I hear this often but I don't think it's accurate. He has some leading conservatives backing him and, although a few years old, his ACU lifetime rating is 83. Compare that to Obama(8) or Hillary(9) and I know who I would vote for.
 

ZeroJunk

New member
The biggest complaint against McCain is his campaign finance reform which supposedly stifled the NRA.

If you look at the top twenty 527 groups that are working around McCain Feingold, they are 3 to1 liberal leaning. I have no reason to think the ratio wouldn't be the same without the reform.

I'm curious what everybody thinks the net loss is by the NRA when it's antagonist were restrained to a much greater extent.
 

hammer4nc

Moderator
Obama just got Caroline Kennedy's endorsement ("a president like my father"- ouch hillary!). Add that to Kerry, Daschle, and likely a few other big names in the wake of tonights's SC primary, appears to support the assertion that Demo power centers are lining up against team Clinton.

Anyone catch msnbc's commentary on Bill Clinton's post-election speech tonight? Double-ouch!

Very entertaining.
 

tube_ee

New member
It's not just Noonan...

I remember a Fox News panel dicussion, in which Fred Barnes sadi that Bush 2.0's legacy would be

"The man who destroyed the Conservative movement for a generation."

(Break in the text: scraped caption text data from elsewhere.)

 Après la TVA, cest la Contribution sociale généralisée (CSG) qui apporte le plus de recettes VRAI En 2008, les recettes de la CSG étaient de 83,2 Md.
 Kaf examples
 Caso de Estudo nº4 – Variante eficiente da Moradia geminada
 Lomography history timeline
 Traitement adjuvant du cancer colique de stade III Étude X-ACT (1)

This coming from the editor of The Weekly Standard, and one of the most prominent conservatives around.

OUCH.

Now, I'm not a conservative. I'm an economically center-left, socially libertarian Democrat. But, viewed as dispassionately as I can, I think Noonan and Barnes are correct. George W. Bush, as the public face to the Conservative movement, has damaged that movement significantly.

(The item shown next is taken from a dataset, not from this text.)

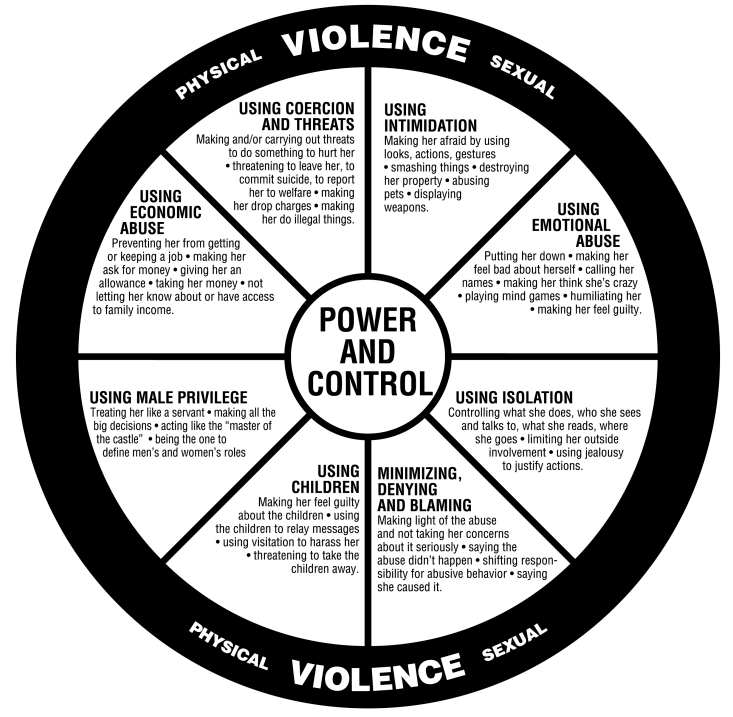 Diagram of the circle of violence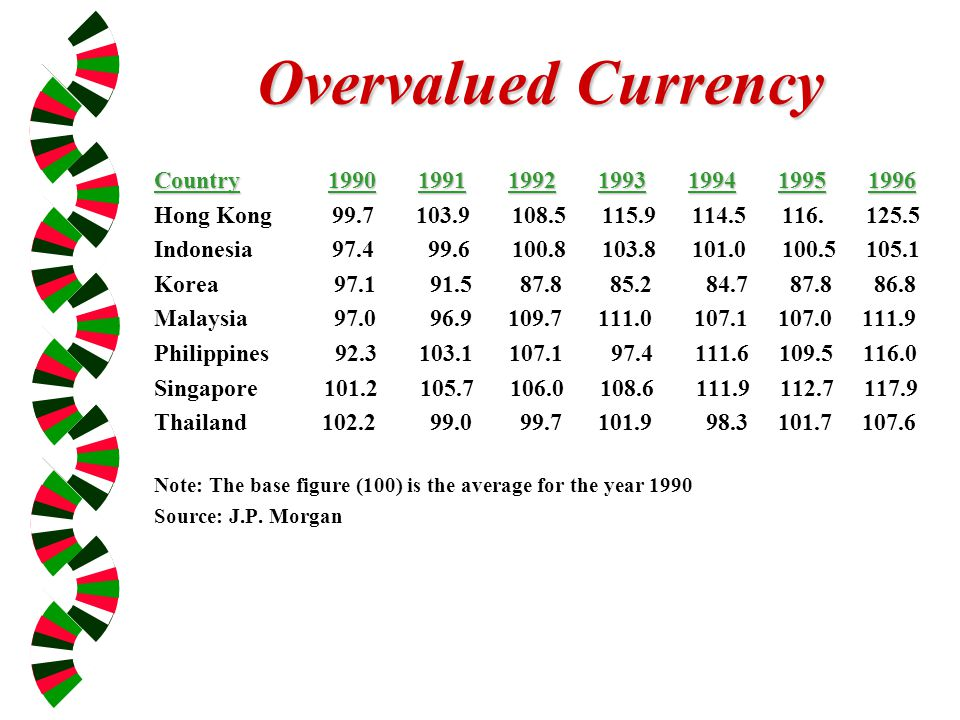 Overvalued Currency Country 1990 1991 1992 1993 1994 1995 1996 Hong Kong 99.7 103.9 108.5 115.9 114.5 116.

As a partisan, I'm OK with that, because it helps my side. As an American, I think it's tragic. I'm much more an American than I am a partisan.

--Shannon
 

JaserST4

New member
George W. Bush, as the public face to the Conservative movement, has damaged that movement significantly.
How is that possible? Most conservatives hold Reagan up as the closest personification. Bush gets criticized by conservatives when he veers away from it, especially in spending. I can see why the left would think so, to them politics is a religion. Look at the growing spread of CCWs , how did Bush push that back? It's hardly a liberal movement. Talking heads get paid to stir the pot, I wouldn't take everything as gospel.
 

mountainclmbr

New member
About McCain, how about the GANG OF 14. To destroy any more conservative judges even though there is no provision for a super-majority for judicial nominations in the constitution. If you want someone to destroy the constitution, vote McCain!
 

Unregistered

Moderator
Look at the growing spread of CCWs , how did Bush push that back? It's hardly a liberal movement.

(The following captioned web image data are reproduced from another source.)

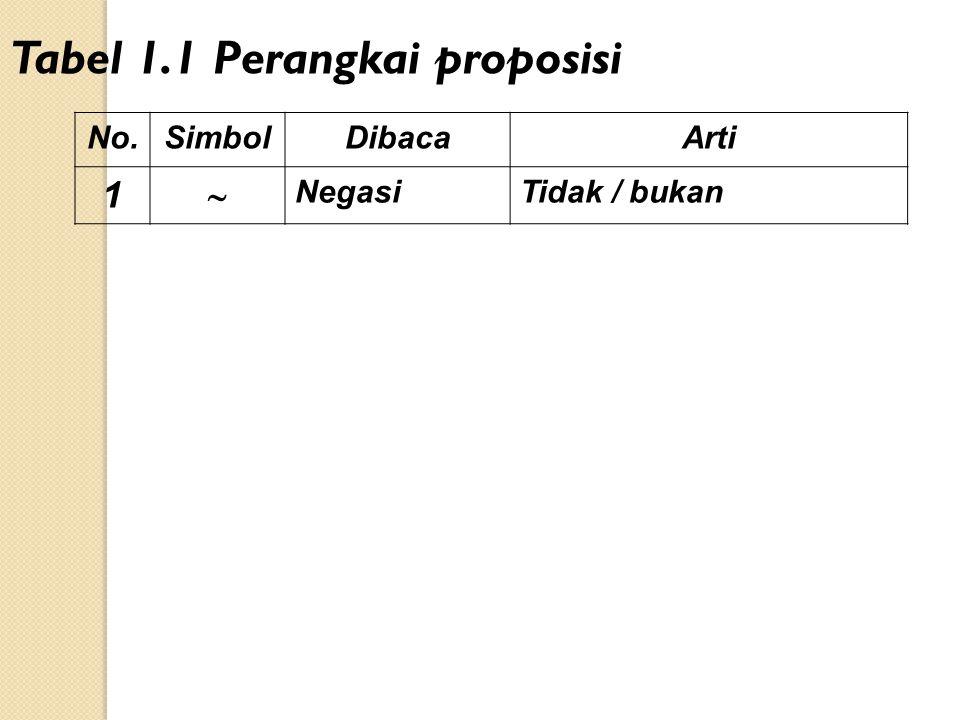 No.SimbolDibacaArti 1  NegasiTidak / bukan Tabel 1.1 Perangkai proposisi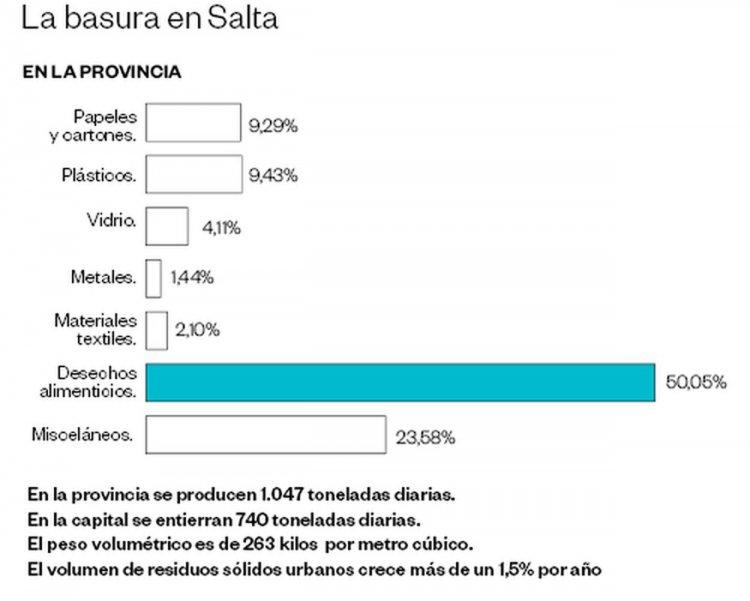 La basura en la provincia de Salta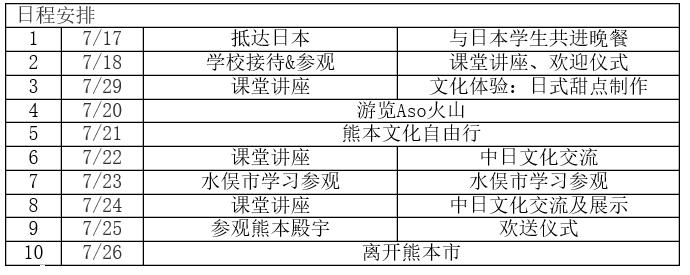 关于报名参加2019年熊本大学英语夏令营的通知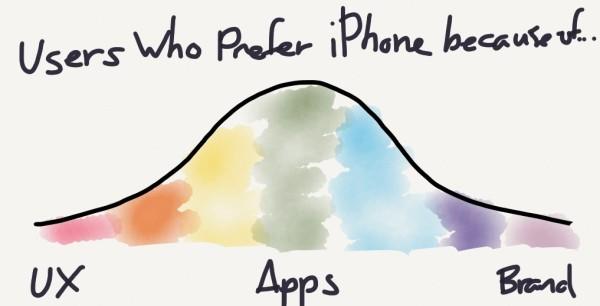 user-preference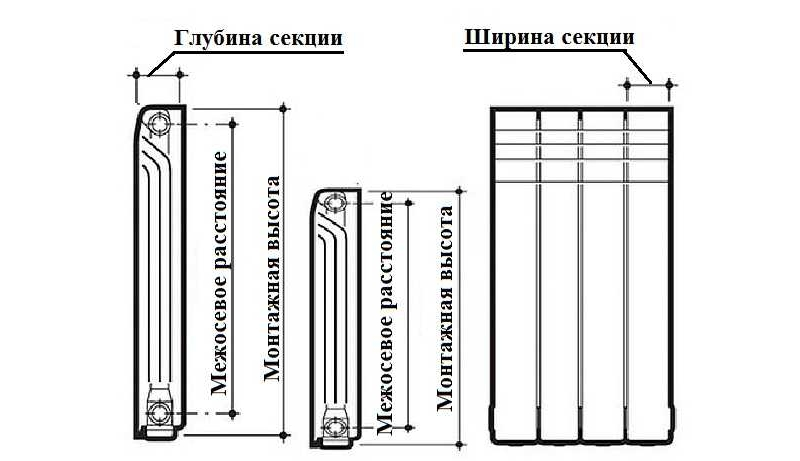 Ширина и глубина секции радиатора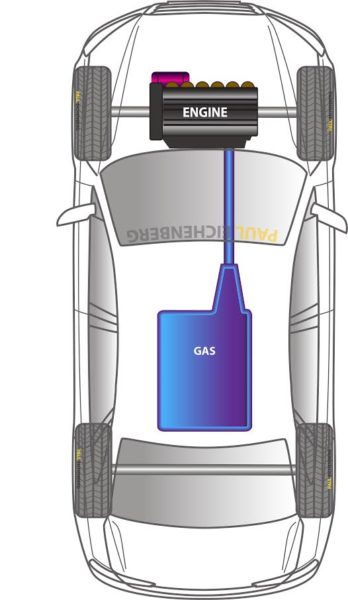 Hybrid Explicación de los múltiples niveles de electrificación de vehículos
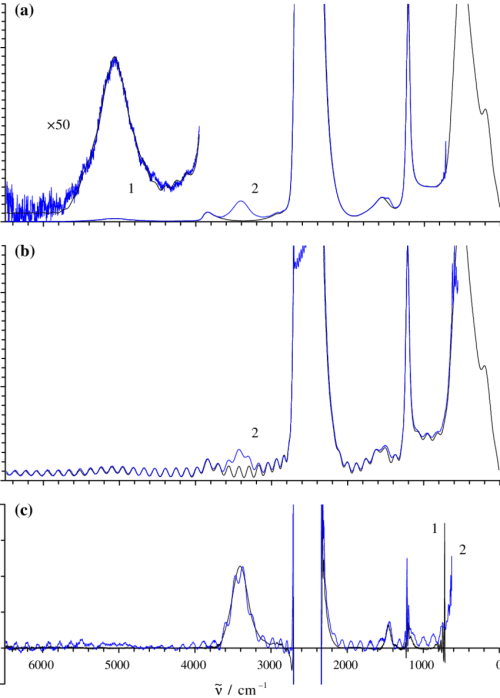 small resolution of comparison between calculated 1 black and experimental 2 blue download scientific diagram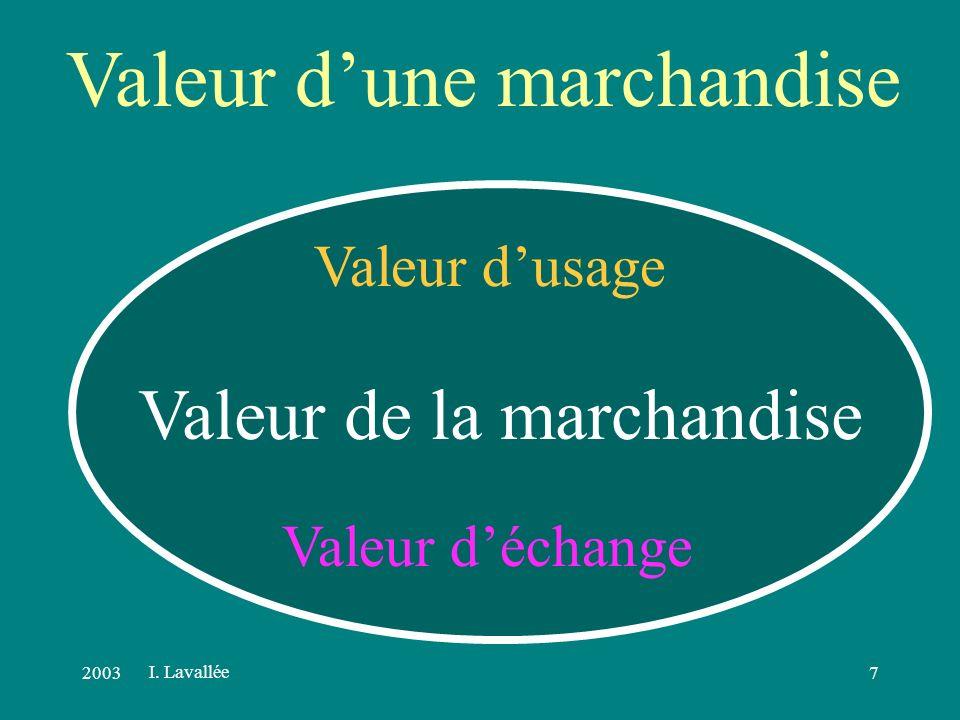 20036 Valeur dune marchandise Nécessité due à léchange de comparer les marchandises entre elles; Cest donc une valeur déchange; I. Lavallée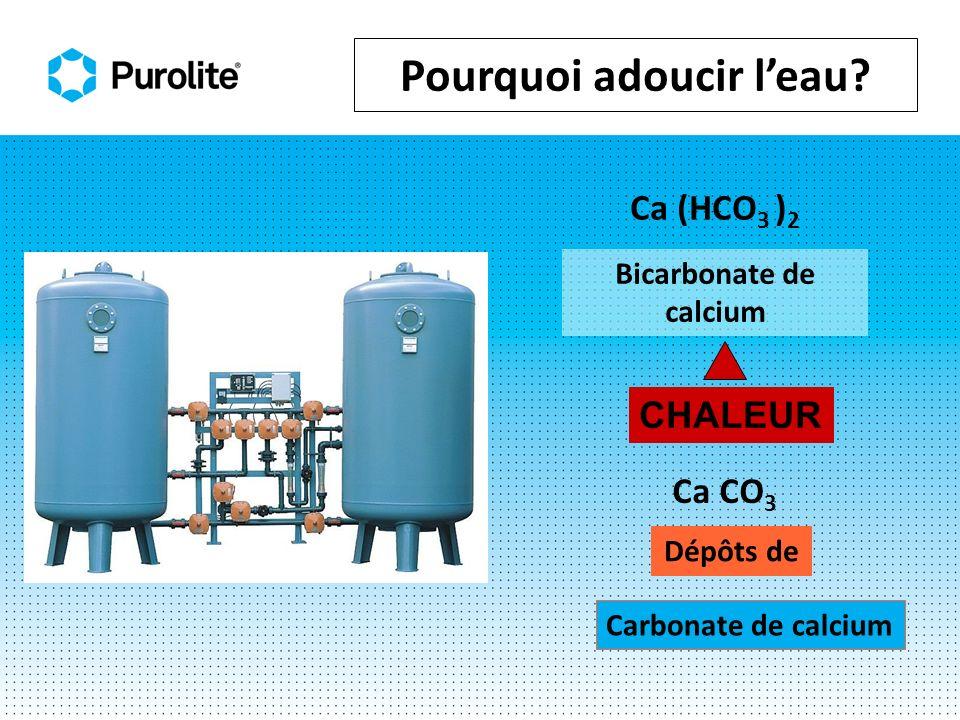 Bicarbonate de calcium Ca (HCO 3 ) 2 CHALEUR Carbonate de calcium Dépôts de Ca CO 3 Pourquoi adoucir leau?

CCW licenses are a state, not federal, issue. Bush had no power to affect this one way or another as President.
 

JaserST4

New member
CCW licenses are a state, not federal, issue. Bush had no power to affect this one way or another as President.
That was the point. So how did he destroy the conservative movement for a generation?
 

Unregistered

Moderator
So how did he destroy the conservative movement for a generation?

No Child Left Behind
Campaign Finance Reform
Increased welfare via Medicare reform/prescription drug program
Increased size of Federal government
Creation of new federal bureaucracies
Increased intrusiveness of federal government in state and private affairs.
 

LightningJoe

New member
Remember 2000? The economy was still good, Gore was Clinton's VP. Bush barely (thanks to 537 angry Cubanos in Florida) won. W was the best we could do at the time. Unless you think President Gore would have been better. For the Republican Party, maybe he would have. But with Gore and the Clinton gang running the GWOT, we'd be apologizing for Crusades and trying to understand Islamic Rage Boy.
 

JaserST4

New member
No Child Left Behind
Campaign Finance Reform
Increased welfare via Medicare reform/prescription drug program
Increased size of Federal government
Creation of new federal bureaucracies
Increased intrusiveness of federal government in state and private affairs.
That means we need more conservativism, not less. Isn't that how Reagan got in?